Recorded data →
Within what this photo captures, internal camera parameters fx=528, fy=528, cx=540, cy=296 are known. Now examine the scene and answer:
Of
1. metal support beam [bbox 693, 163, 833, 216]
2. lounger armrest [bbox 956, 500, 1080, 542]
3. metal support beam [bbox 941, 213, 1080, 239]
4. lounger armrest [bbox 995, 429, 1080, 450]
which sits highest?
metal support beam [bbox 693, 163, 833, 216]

The request →
Rewrite the rows above, replacing every occurrence of "lounger armrest" with "chair armrest" and leaving everything else unchanged.

Solution below →
Within what this photo captures, internal camera parameters fx=528, fy=528, cx=540, cy=296 are known. Now examine the scene and answer:
Of
1. metal support beam [bbox 693, 163, 833, 216]
2. chair armrest [bbox 956, 500, 1080, 542]
3. metal support beam [bbox 941, 213, 1080, 239]
4. chair armrest [bbox 995, 429, 1080, 450]
which sits highest?
metal support beam [bbox 693, 163, 833, 216]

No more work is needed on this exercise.